Oezkan's comments upset other Christian DemocratsImage: AP
April 27, 2010
Despite friction over her criticism of crucifixes in schools, Ayguel Oezkan has been sworn in as Lower Saxony's social affairs minister on Tuesday. Political leaders welcomed her appointment, but rejected her comments.
The state parliament of Lower Saxony swore in Ayguel Oezkan as minister of social affairs for the northern state on Tuesday, making her the first female Muslim minister in Germany.
Initially politicians and immigrant community leaders across the political spectrum praised the choice of Oezkan by Lower Saxony State Premier Christian Wulff. However, her comments to weekly German magazine Focus over the weekend criticizing the presence of crucifixes in state schools, ruffled feathers among her fellow conservative Christian Democrats (CDU).
"Christian symbols do not belong in state schools," the 38-year-old Oezkan told the magazine. "Schools should be neutral places where children can decide their religious orientation on their own." She also said she thought headscarves did not belong in the classroom.
The response from the CDU was quick and clear. "When it comes to religious neutrality, I have a fundamentally different view," said Armin Laschet, the integration minister for North Rhine-Westphalia. "I'll say it very clearly: We're keeping the crosses up in the schools of North Rhine-Westphalia."
Oezkan later apologized to her colleagues in Hanover for the friction her comments had caused.
"Ms. Oezkan accepts that in Lower Saxony the crucifix is both welcome and desired in schools," Wulff said. "She's following the party line on this.
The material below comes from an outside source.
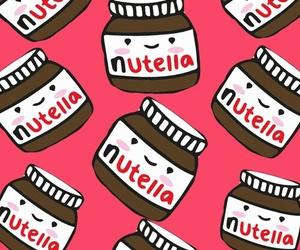nutela rosa chocolate image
Thus the issue is settled."
While Wulff may see the discussion as closed, there are some that wish Oezkan would continue her push for secularism in the public schools. "She had to take it back, but I think she was right," Kenan Kolat, chairman of the TGD, the Turkish Community in Germany.
Integration in action
But Wulff, Kolat, Laschet and other CDU members agree that Oezkan's appointment is a good sign for Germany.
Saarland's State Premier Peter Mueller, told the newspaper the Saarbruecker Zeitung that he thought Oezkan was a good choice. "She is a testament to the willingness to integrate of our political system and especially of the CDU," he said.
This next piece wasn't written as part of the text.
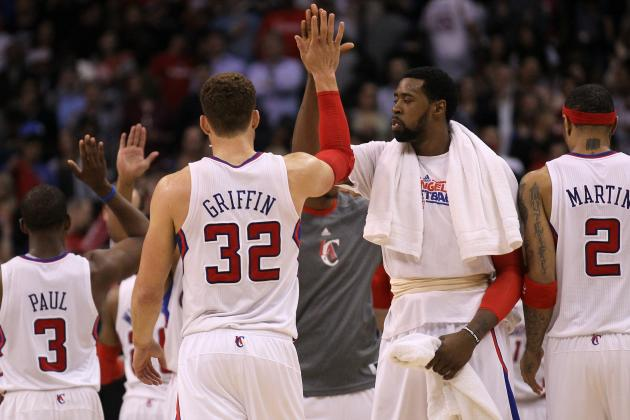 Which L.A. Clippers Players Did ESPN's #NBArank over and Under Value?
"It's a joy for us," said Kolat, "that in the history of the Federal Republic of Germany, 50 years after immigration began, we now have a female minister of Turkish descent."
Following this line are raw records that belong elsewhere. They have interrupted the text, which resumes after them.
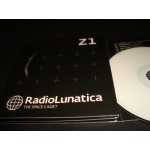 Z1 Radio Lunatica - the Space Cadet / Compiled by Echonomist..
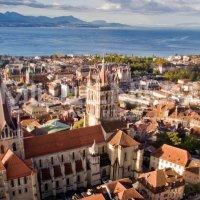 Propriété d'exception à Lausanne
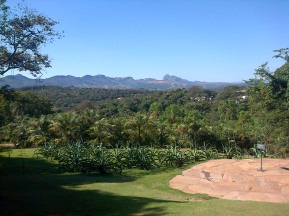 The surrounding mountains around Inhotim.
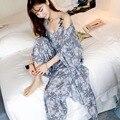 A101spring и летом новый сексуальный хризантемы Ночной Рубашке дамы печати использовать широкую ногу брюки сна платье три костюм дом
Speaking to Deutschlandfunk public radio, Laschet said that every politician has to correct himself or herself at some point.
"The real story is the happiness that a child of an immigrant worker, a tailor, passed her school leaving examinations, studied at a university, passed two judicial state examinations and has, for the first time, landed in a high public office in Germany," he said.
A cabinet shakeup
Oezkan and three other ministers were appointed last week by Wulff in a cabinet reshuffle. All are expected to be approved by the state parliament where a coalition majority of CDU and the Free Democrats rules.
Oezkan was born in Hamburg to Turkish immigrants and is a trained lawyer. She has been the CDU's economic policy spokeswoman for the regional parliamentary group in Hamburg.